Exhibits 3.1 and 3.2 show relative average achievement in literary and informational purposes in comparison to average achievement overall. Starting at the top of the exhibits, the results are organized according to the extent that countries had relatively higher achievement in the informational purpose (and lower in literary) compared to their overall achievement, followed by countries with little difference in achievement between the two purposes in the middle of the exhibit, and countries with relatively higher achievement in the literary purpose (and lower in informational) compared to their overall achievement at the bottom.

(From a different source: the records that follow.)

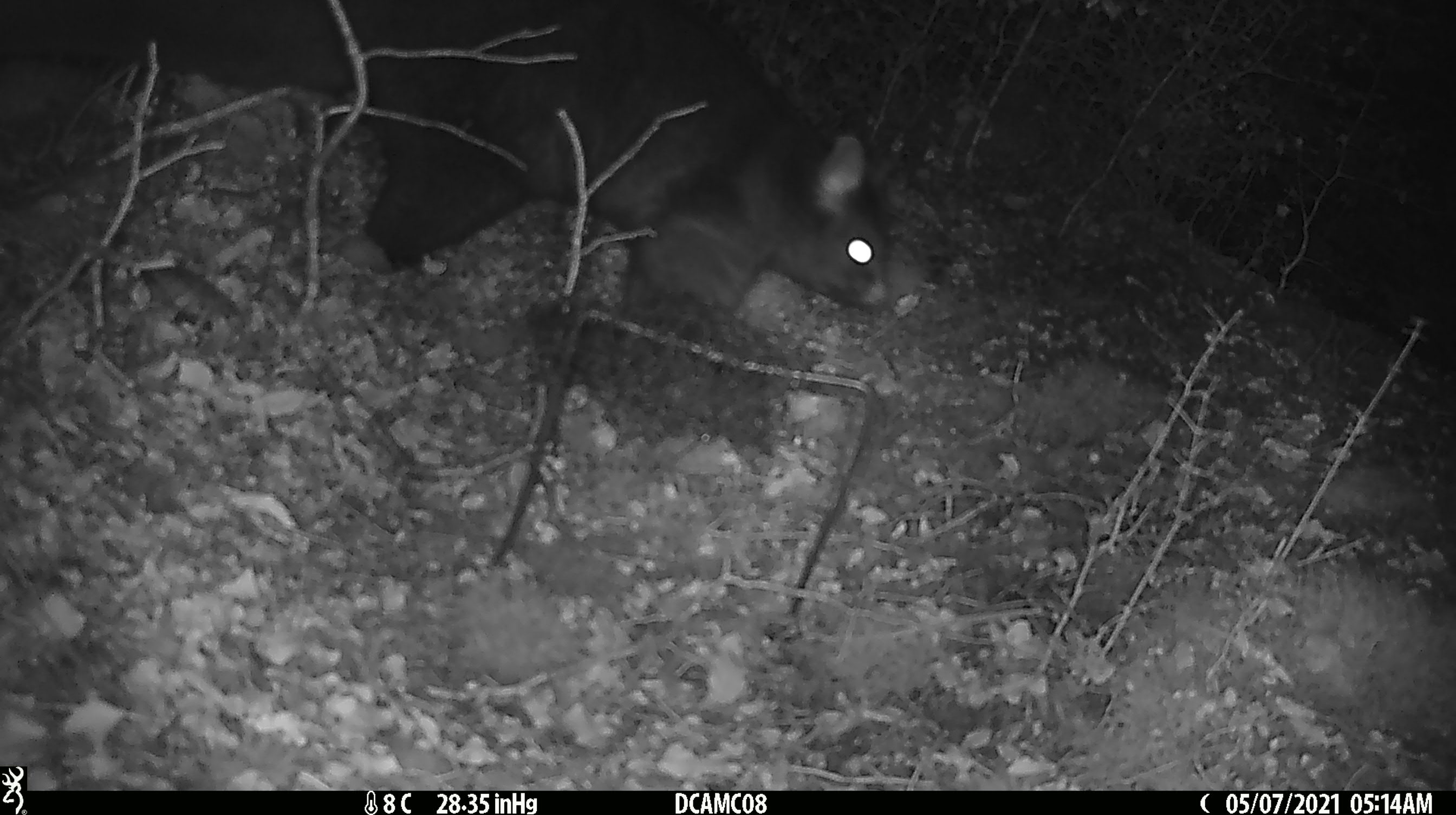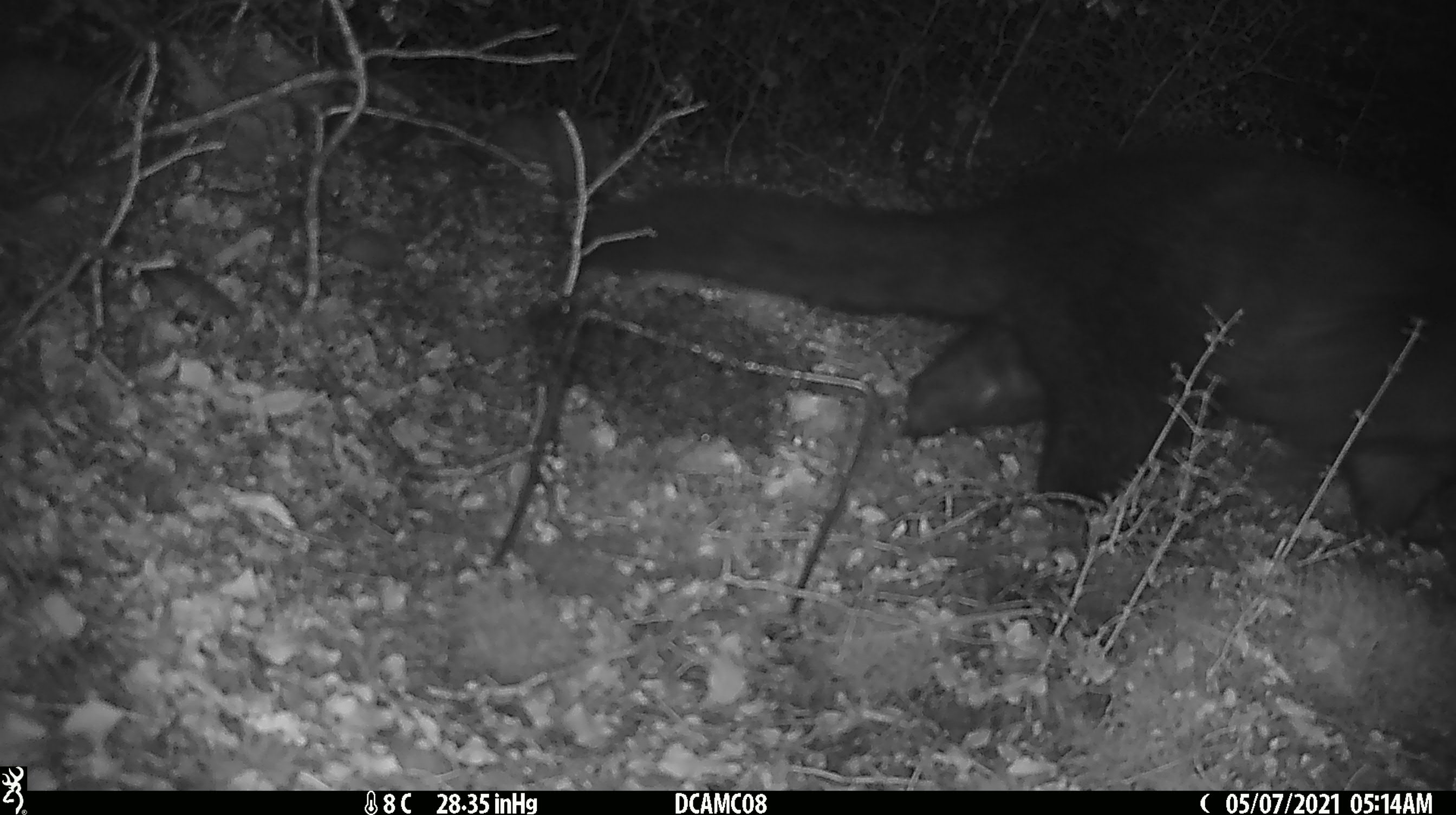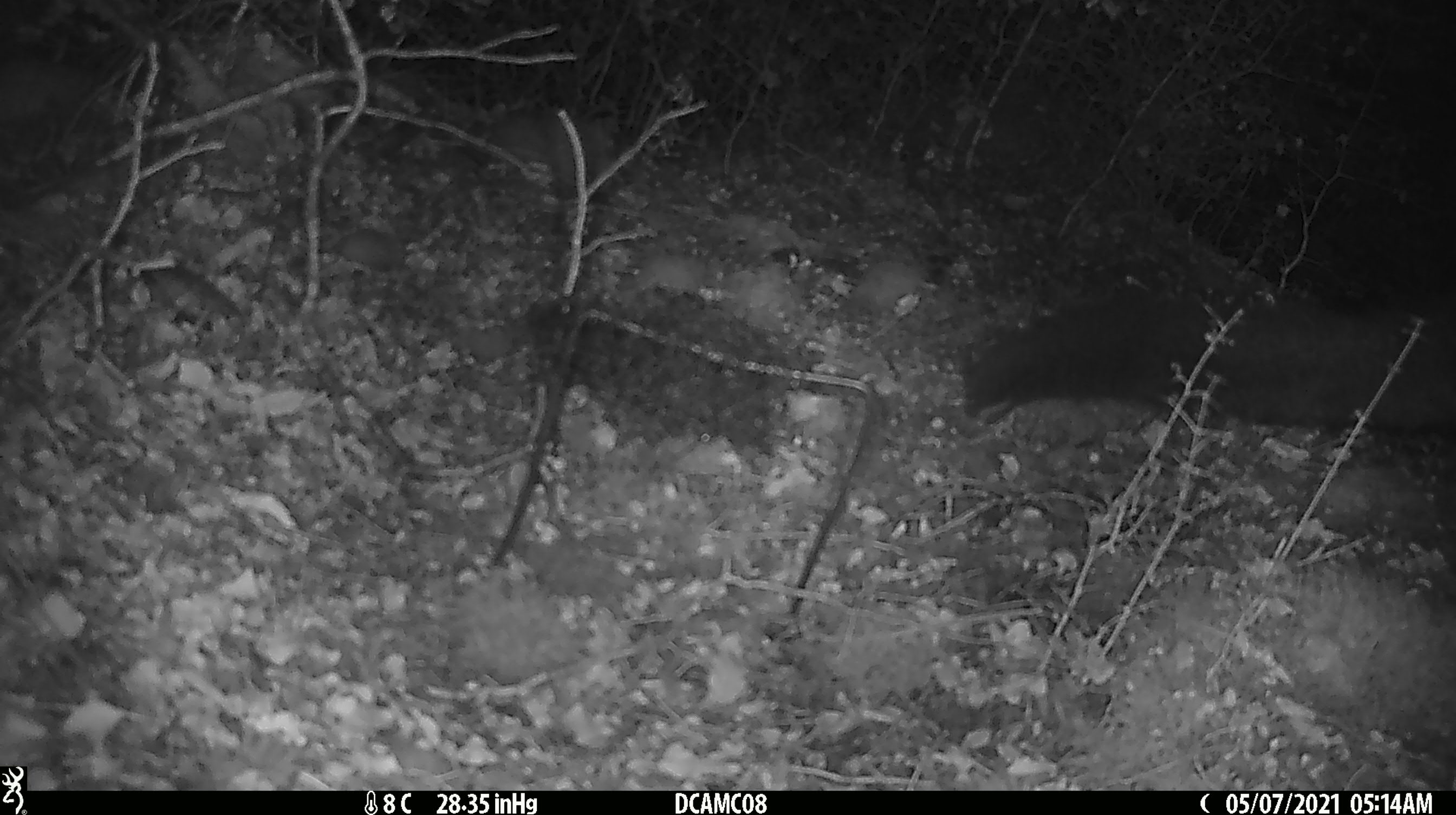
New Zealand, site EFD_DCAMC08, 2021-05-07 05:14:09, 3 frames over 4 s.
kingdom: Animalia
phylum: Chordata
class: Mammalia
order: Diprotodontia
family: Phalangeridae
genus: Trichosurus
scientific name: Trichosurus vulpecula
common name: common brushtail possum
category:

Exhibit 3.1 shows only the results for the 43 countries and 5 benchmarking participants that assessed PIRLS 2021 at the end of the fourth grade school year. However, this discussion about relative strengths and weaknesses in reading literary texts compared to strengths in weaknesses in reading informational texts will be based on Exhibit 3.2 which presents the results for all 57 countries and 8 benchmarking entities that participated in PIRLS 2021, including the 14 countries and 3 benchmarking entities that needed to delay data collection until the beginning of the fifth grade and have comparably older students (half a year older on average, highlighted in pink).

Looking at the top of the exhibit under the informational column, the data show that 9 countries had higher relative achievement (at least 2 score points) based on the informational materials than on the PIRLS 2021 assessment as a whole. Although three East Asian countries, Macao SAR, Hong Kong SAR, and Chinese Taipei had differences from overall reading ranging from 6 to 12 scale score points, most of the differences were rather small (1 to 4 points).

The lower portion of the exhibit shows that 18 countries had a relative strength in the literary purpose, nearly double the number with a relative strength in the informational purpose. Also, by means of the differences being defined relative to the overall, a relative strength in the literary purpose will often be accompanied by a relative weakness in the informational purpose. Twenty-three of the 57 countries in Exhibit 3.2 had both a relative strength in one purpose and a relative weakness in the other, while 11 countries had only a relative strength or a weakness in one purpose.

Many countries (23) did not display a relative strength or weakness in reading achievement for either purpose. However, the prevalence of relative strength in the literary purpose is consistent with a reading curriculum that begins with stories in the early grades and then transitions to reading about science, history, and geography as students move to the upper grades.